Extracted data:

--------------------

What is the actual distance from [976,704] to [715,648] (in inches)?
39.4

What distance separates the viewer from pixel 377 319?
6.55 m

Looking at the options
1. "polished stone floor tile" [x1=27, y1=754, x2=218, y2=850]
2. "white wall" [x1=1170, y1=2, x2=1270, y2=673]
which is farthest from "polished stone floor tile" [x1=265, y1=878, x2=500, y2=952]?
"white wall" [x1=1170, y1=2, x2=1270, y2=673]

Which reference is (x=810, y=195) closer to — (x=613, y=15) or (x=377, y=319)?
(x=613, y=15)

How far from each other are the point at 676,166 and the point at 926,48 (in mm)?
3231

--------------------

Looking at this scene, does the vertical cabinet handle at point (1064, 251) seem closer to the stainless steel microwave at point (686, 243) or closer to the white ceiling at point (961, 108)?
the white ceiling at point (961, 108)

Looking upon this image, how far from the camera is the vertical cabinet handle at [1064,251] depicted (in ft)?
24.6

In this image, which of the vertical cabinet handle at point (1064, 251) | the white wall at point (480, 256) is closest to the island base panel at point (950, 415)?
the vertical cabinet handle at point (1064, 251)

--------------------

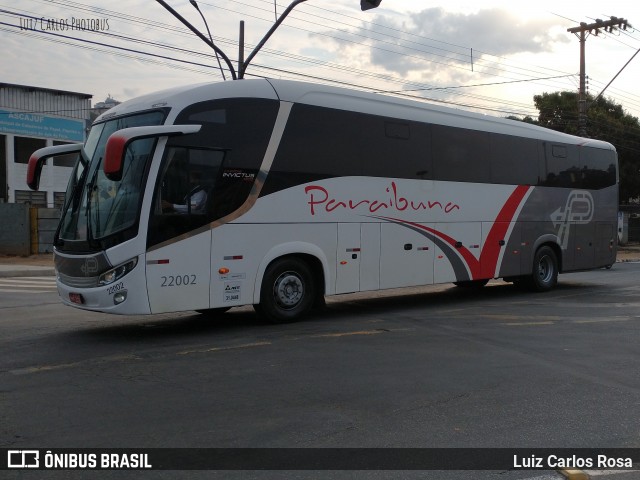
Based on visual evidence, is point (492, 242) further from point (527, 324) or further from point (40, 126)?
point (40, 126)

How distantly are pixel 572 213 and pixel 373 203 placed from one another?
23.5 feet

--------------------

Exercise aim: Count the lines of the listing above that contain the word "closer", and reply with the number alone.

Solution for this exercise: 2